Encore récemment je discutais avec deux amis, on se demandait s'il était bon de dire les vérités qui dérangent à ses amis, quitte à se brouiller avec eux. Et bien que nous soyons partis d'une discussion générale et relativement objective, nous avions tous en tête une situation précise de notre vie passée ou présente qui nous poussait à argumenter dans un sens ou dans l'autre. Et chacun cherchait à se justifier en prenant comme exemple cette situation qu'il avait à l'esprit.  L'exemple type d'un dialogue de sourd, même si ça n'en avait pas forcément l'air.

Je me suis rendu compte de ça vers la fin de la discussion. Je n'ai rien dit (j'aurais dû), mais intérieurement, je me suis décidé à agir : il y avait un ami avec qui il fallait que j'aborde un point délicat, quitte à me brouiller avec lui. Si j'avais passé presque une heure à argumenter devant mes amis que "dire la vérité qui dérange" à un ami n'était pas si simple, c'est en fait parce que j'avais peur de le faire.

Voilà pourquoi, il y a un mois à peu près, quelqu'un que je venais de rencontrer me déclarait qu'il ne voulait pas parler de religion, parce que ça ne servait à rien : son expérience lui avait "prouvé" que les gens ne font que se renforcer dans leurs convictions, à moins d'un traumatisme les oblige à changer complètement de système de pensée. Était-il convaincu, pour commencer, que les discussions ne mènent jamais nulle part, ou était-ce un mécanisme de défense face à un étudiant en théologie tel que moi ? Peu importe, au final.

J'étais à ce moment-là moins angoissé, et j'ai pu creuser sereinement la question avec lui, si bien qu'au bout de deux heures, nous nous sommes quittés d'accord sur le fait que la discussion est utile et même profitable, et qu'on peut changer d'avis plus ou moins perceptiblement, à condition d'avoir une discussion saine.

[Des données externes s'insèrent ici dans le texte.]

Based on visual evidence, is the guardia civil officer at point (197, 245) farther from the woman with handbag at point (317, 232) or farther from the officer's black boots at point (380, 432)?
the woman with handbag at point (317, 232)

Tout ça pour dire que la communication la plus simple nécessite un apprentissage - bien sûr méthodique, mais avant tout personnel et identitaire. Tant que l'on agira par angoisse, on ne fera rien d'autre que de combattre ses propres démons, et on ne tombera d'accord qu'avec ceux qui sont prisonniers des mêmes luttes.

Des gens comme R. Dawkins et M. Onfray en sont de bons exemples : ils s'emploient à tenter de démontrer que Dieu n'existe (très probablement) pas par des arguments qui n'ont rien à voir avec l'existence de Dieu, tout simplement parce qu'ils cherchent à exorciser leur propre mauvaise expérience de la religion, et leur talent respectif entraine dans leur sillage tout un tas de disciples qui partagent leur angoisse.

C'est d'ailleurs assez ironique, car c'est justement en Dieu qu'on peut se libérer de cette angoisse...

2 juillet 2012

La fausse série statistique

C'est lundi : encore une occasion pour apprendre à se défaire de ses propres erreurs de raisonnement !

Voyons aujourd'hui la fausse série statistique. Il s'agit de croire que des "séries"se produisent dans des événements statistiquement indépendants.

Par exemple, si vous jouez à pile-ou-face, puisque la pièce a 50% de chances de tomber de chaque côté (en admettant qu'elle ne puisse pas retomber sur la tranche), alors si on la lance plusieurs fois en l'air, avec le temps il devrait y avoir un nombre plus ou moins égal de fois où elle retombe d'un côté et de l'autre.

Seulement, il ne faut pas en conclure que si elle est retombe 10 fois du côté pile, la 11e fois, elle aura plus de chances de tomber du côté face. Il y a toujours 50% de chances qu'elle retombe d'un côté ou de l'autre.